Source text: Begin

While I finally had relief from the pain, the contractions were still going strong, and baby girl was still unable to recover between contractions which was causing her heart rate to drop dangerously. I was hooked up to saline to flush all induction drugs from my system, and was given two shots of Tributerol to stop contractions. The Tributerol caused my heart rate to skyrocket, so I was placed on oxygen and turned on my side so baby girl’s heart rate could be tracked more accurately. The epidural allowed me to relax enough for my water to break on its own. Talk about bizarre sensations... Imagine an incredibly taut water balloon squeezed between your crotch. POP and GUSH. And gush. And gush. I felt like a fire hose. Unfortunately the amniotic fluid was brown, which meant the stress of the contractions had caused my poor baby to pass a bowel movement.
By 9:00 p.m., I had tubes in my wrist, up my vagina, a mask on my face, the fetal monitor around my waist, oxygen monitor on my finger, and epidural in my back. The nurses wanted to place a monitor in the baby’s skull to track her heart rate, but I really didn’t want to cause her anymore pain, and her HR reading was good enough if I laid still on my left side (which caused the epidural to really only be effective on my left side - right side was SOL). Baby girl was stable, I could breathe again, so I was able to rest. My body finally got the memo and had started its own contractions by this time. It was time to rest and store up as much energy as I could.
The best, as they say, was yet to come.

Source text: End
Raw data: Begin

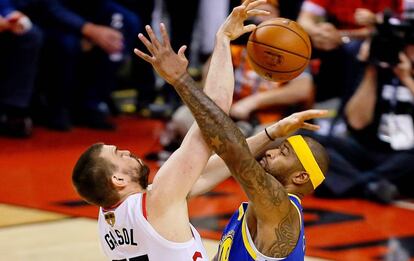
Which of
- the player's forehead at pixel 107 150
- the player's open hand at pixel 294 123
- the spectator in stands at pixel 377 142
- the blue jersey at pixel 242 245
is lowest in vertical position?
the spectator in stands at pixel 377 142

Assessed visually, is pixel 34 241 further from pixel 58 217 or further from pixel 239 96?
pixel 239 96

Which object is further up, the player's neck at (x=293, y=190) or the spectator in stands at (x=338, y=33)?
the player's neck at (x=293, y=190)

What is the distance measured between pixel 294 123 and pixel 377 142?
375cm

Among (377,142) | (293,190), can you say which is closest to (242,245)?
(293,190)

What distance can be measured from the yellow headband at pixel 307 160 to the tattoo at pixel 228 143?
1.22 feet

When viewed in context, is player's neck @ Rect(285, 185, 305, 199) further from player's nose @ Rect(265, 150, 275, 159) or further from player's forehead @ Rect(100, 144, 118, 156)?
player's forehead @ Rect(100, 144, 118, 156)

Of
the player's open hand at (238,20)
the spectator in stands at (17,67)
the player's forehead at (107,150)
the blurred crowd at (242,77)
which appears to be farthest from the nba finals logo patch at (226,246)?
the spectator in stands at (17,67)

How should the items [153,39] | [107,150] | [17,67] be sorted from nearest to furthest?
[153,39] < [107,150] < [17,67]

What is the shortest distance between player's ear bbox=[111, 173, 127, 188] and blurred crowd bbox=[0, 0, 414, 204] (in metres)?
3.39

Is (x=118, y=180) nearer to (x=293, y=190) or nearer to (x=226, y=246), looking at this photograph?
(x=226, y=246)

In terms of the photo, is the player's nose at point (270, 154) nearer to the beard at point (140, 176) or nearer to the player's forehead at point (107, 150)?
the beard at point (140, 176)

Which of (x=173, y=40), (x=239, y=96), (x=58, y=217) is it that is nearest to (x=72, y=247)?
(x=58, y=217)

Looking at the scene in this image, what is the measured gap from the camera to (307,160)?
4.26 m

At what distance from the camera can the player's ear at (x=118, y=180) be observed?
410 centimetres
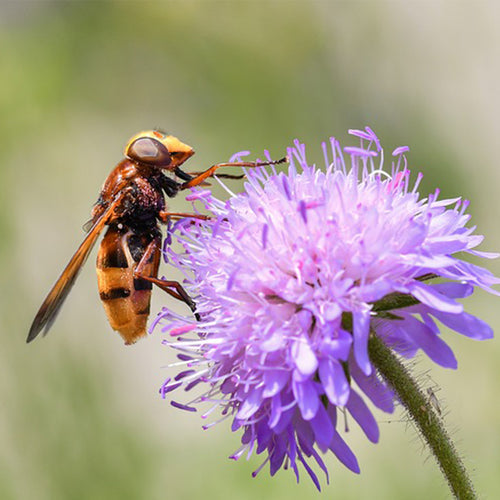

Raw data: End

**Assignment 1**
Translate this sentence from the labor account into Spanish: "The epidural allowed me to relax enough for my water to break on its own."
**Assignment 2**
The labor account describes what was attached to the narrator's body by 9:00 p.m. List every one of those items.
**Assignment 3**
Write out the passage of the labor account between "While I finally" and "a bowel movement.", inclusive.

**Exercise output 1**
La epidural me permitió relajarme lo suficiente como para que se me rompiera la fuente por sí sola.

**Exercise output 2**
- tubes in the wrist
- tubes up the vagina
- a mask on the face
- the fetal monitor around the waist
- an oxygen monitor on the finger
- an epidural in the back

**Exercise output 3**
While I finally had relief from the pain, the contractions were still going strong, and baby girl was still unable to recover between contractions which was causing her heart rate to drop dangerously. I was hooked up to saline to flush all induction drugs from my system, and was given two shots of Tributerol to stop contractions. The Tributerol caused my heart rate to skyrocket, so I was placed on oxygen and turned on my side so baby girl’s heart rate could be tracked more accurately. The epidural allowed me to relax enough for my water to break on its own. Talk about bizarre sensations... Imagine an incredibly taut water balloon squeezed between your crotch. POP and GUSH. And gush. And gush. I felt like a fire hose. Unfortunately the amniotic fluid was brown, which meant the stress of the contractions had caused my poor baby to pass a bowel movement.